Lot Essay
Jan Felkl (1817-1887) was perhaps the most successful nineteenth century globe manufacturer: he started his professional life as a postman in Prague before moving into globe manufacture in around 1850, in co-operation with photographer and engraver Vaclav Merklas. In 1855 he produced 800 globes; by 1873 he was producing 15,000, and employing up to 40 people. His terrestrial and celestial globes, as well as lunar globes, planetaria, telluria, lunaria and induction globes, were produced in seventeen different languages. It was one of Felk's best known authors, Otto Delitsch (1821-1882), a geography teacher at the University of Leipzig, who developed the notion of tonal graduation of height for maps and globes.

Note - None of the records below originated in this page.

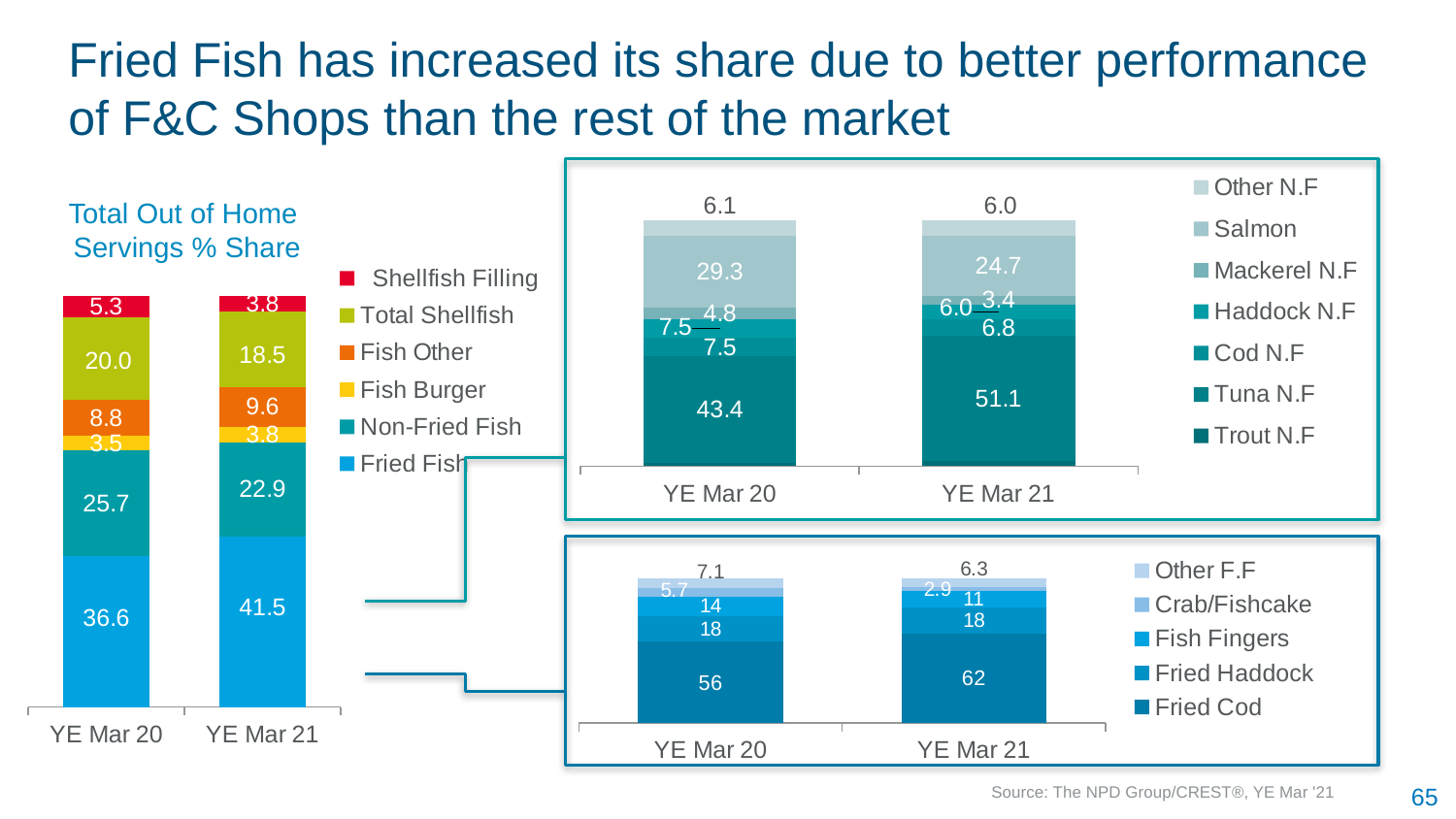
In the Total Out of Home Servings % Share chart, which segment is the smallest in YE Mar 21? Fish Burger and Shellfish Filling (both 3.8) In the bottom-right chart (Fried Fish breakdown), what is the value for Fried Cod in YE Mar 20? 56 In the Total Out of Home Servings % Share chart, by how much did the Fried Fish value change from YE Mar 20 to YE Mar 21? 4.9 In the bottom-right chart (Fried Fish breakdown), what is the difference between the Fried Cod values for YE Mar 21 and YE Mar 20? 6 In the top-right chart (Non-Fried Fish breakdown), what is the value for Salmon in YE Mar 20? 29.3 How many series does the legend of the Total Out of Home Servings % Share chart list? 6 In the Total Out of Home Servings % Share chart, which segment is the largest in YE Mar 20? Fried Fish In the Total Out of Home Servings % Share chart, what is the value for Non-Fried Fish in YE Mar 20? 25.7 What type of chart is the bottom-right chart (Fried Fish breakdown)? Stacked bar chart In the Total Out of Home Servings % Share chart, what is the value for Fried Fish in YE Mar 21? 41.5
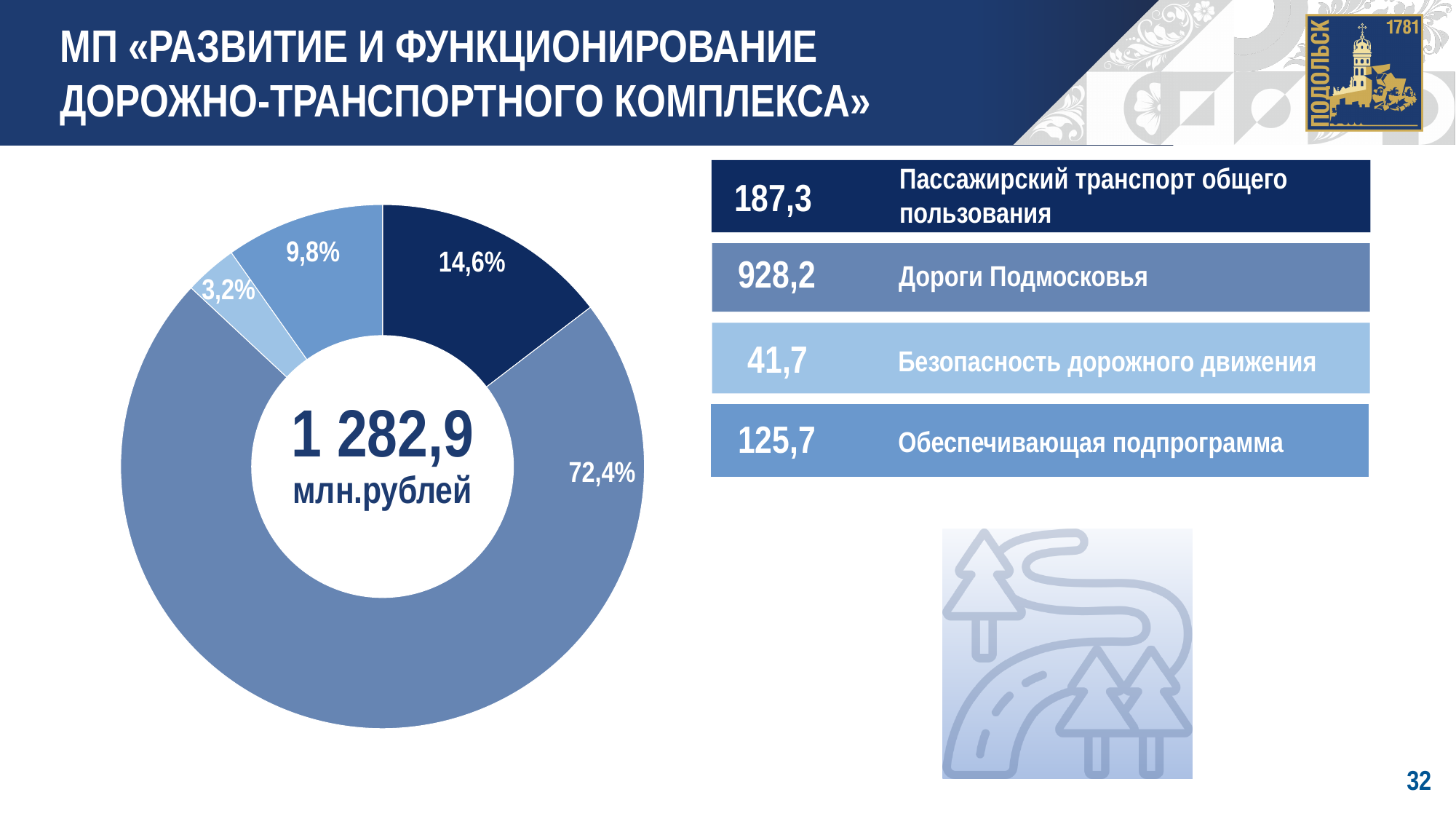
What value (in млн. рублей) is listed for «Безопасность дорожного движения»? 41,7 Which category has the smallest share of the donut chart? Безопасность дорожного движения What percentage share does the slice for «Дороги Подмосковья» have? 72,4% What percentage share does the slice for «Пассажирский транспорт общего пользования» have? 14,6% What percentage share does the slice for «Безопасность дорожного движения» have? 3,2% Which category has the largest share of the donut chart? Дороги Подмосковья What kind of chart is shown on the slide? pie chart (donut) What value (in млн. рублей) is listed for «Дороги Подмосковья»? 928,2 What is the difference between the values for «Пассажирский транспорт общего пользования» (187,3) and «Обеспечивающая подпрограмма» (125,7)? 61,6 What total value is printed in the centre of the donut chart? 1 282,9 млн.рублей How many slices does the donut chart have? 4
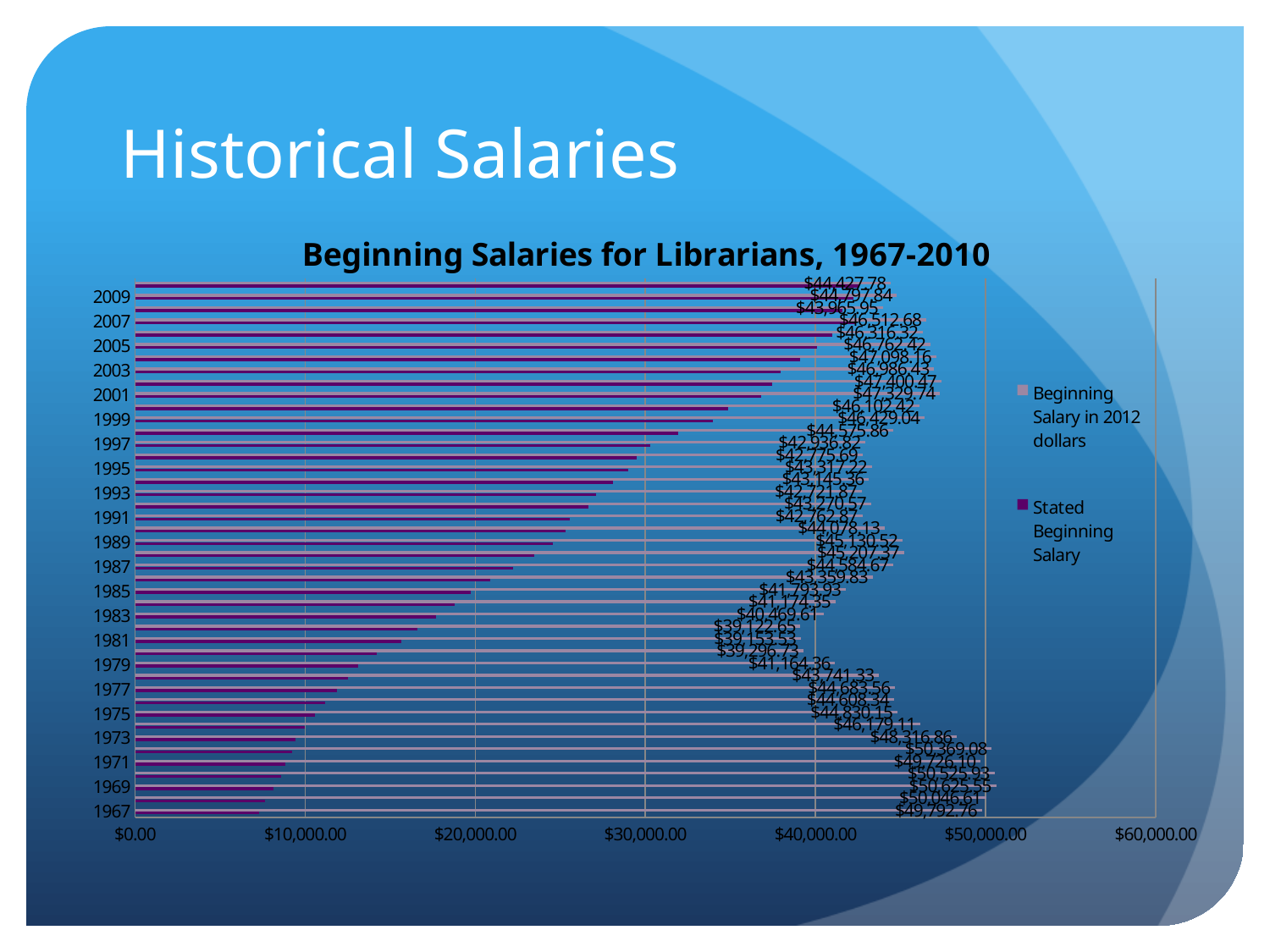
How many series does the legend list? 2 Is the Stated Beginning Salary for 2001 greater or less than $40,000.00? less Is the Stated Beginning Salary for 1981 greater or less than $20,000.00? less What are the two series named in the legend? Beginning Salary in 2012 dollars; Stated Beginning Salary Is the Stated Beginning Salary for 1991 greater or less than $20,000.00? greater What is the title of the chart? Beginning Salaries for Librarians, 1967-2010 What is the Beginning Salary in 2012 dollars for 1967? $49,792.76 Does the Stated Beginning Salary rise or fall from 1967 to 2009? rise Which year has the larger Stated Beginning Salary, 1967 or 2009? 2009 What kind of chart is shown on the slide? bar chart Which year has the larger Beginning Salary in 2012 dollars, 1967 or 1981? 1967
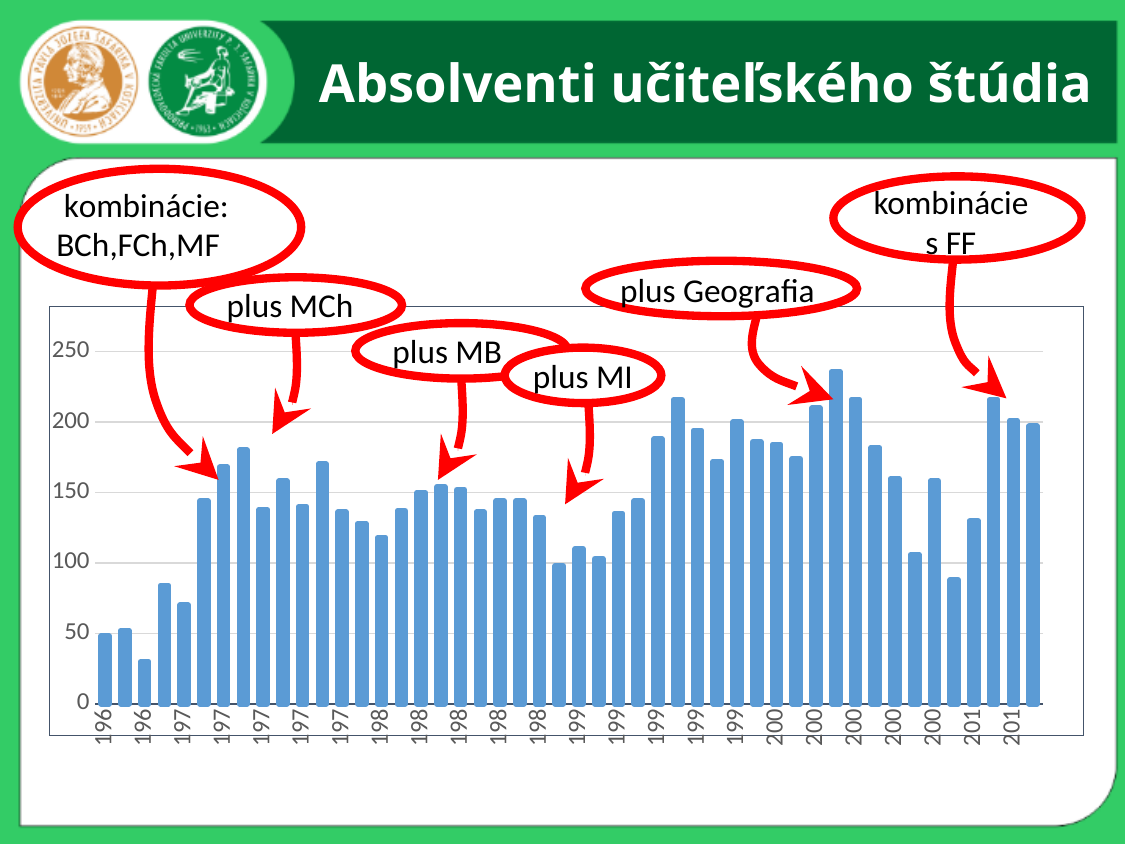
How many data series are plotted in the chart? 1 Is the value of the shortest bar in the chart greater or less than 50? less Is the value of the first (leftmost) bar greater or less than 100? less Is the value of the last (rightmost) bar greater or less than 150? greater What kind of chart is shown on the slide? bar chart What is the title of the slide containing the chart? Absolventi učiteľského štúdia Which is larger, the first bar or the last bar in the chart? the last bar Do the values generally rise or fall from the first bar to the last bar of the chart? rise What is the highest value shown on the chart's vertical axis? 250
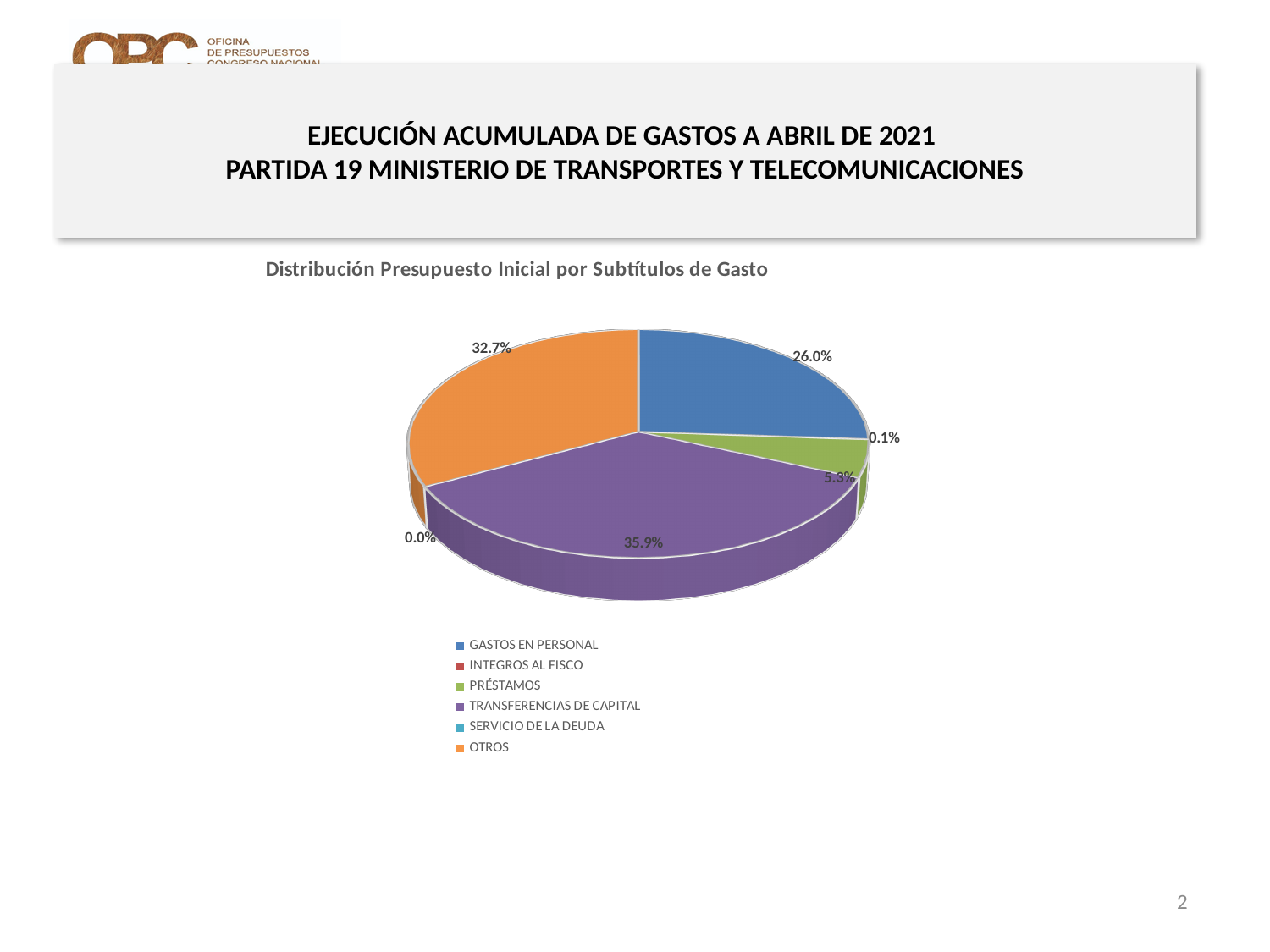
How many categories does the legend list? 6 Which category has the largest share of the pie? TRANSFERENCIAS DE CAPITAL What is the difference between the shares of GASTOS EN PERSONAL and PRÉSTAMOS? 20.7 percentage points What percentage is shown for PRÉSTAMOS? 5.3% What share of the initial budget goes to TRANSFERENCIAS DE CAPITAL? 35.9% What kind of chart is shown on the slide? Pie chart What percentage is shown for INTEGROS AL FISCO? 0.1% Which is larger, the share for OTROS or the share for GASTOS EN PERSONAL? OTROS What percentage is shown for GASTOS EN PERSONAL? 26.0% What percentage is shown for OTROS? 32.7% What is the title of the pie chart? Distribución Presupuesto Inicial por Subtítulos de Gasto How many percentage points larger is TRANSFERENCIAS DE CAPITAL than OTROS? 3.2 percentage points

Part of the reason for Felkl's success was undoubtably due to the Austrian Schools Law of 1870 which stipulated that every school should have a globe. However Felk's products, as well as those of other successful manufacturers of school globes and planetaria Schotte and Schönninger, are nowadays reasonably scarce as they were not considered worth conserving. The manufacture of this tellurium can be dated to not long after 1875, when Jan Felkl's son, Krystof Zikmund (1855-94), joined the firm and it became 'Felkl & Son' (J. Felkl a syn).
A tellurium by this maker was sold Christie's, South Kensington, 25 November 1998, lot 40.
A tellurium by this maker was sold Christie's, South Kensington, 25 November 1998, lot 40.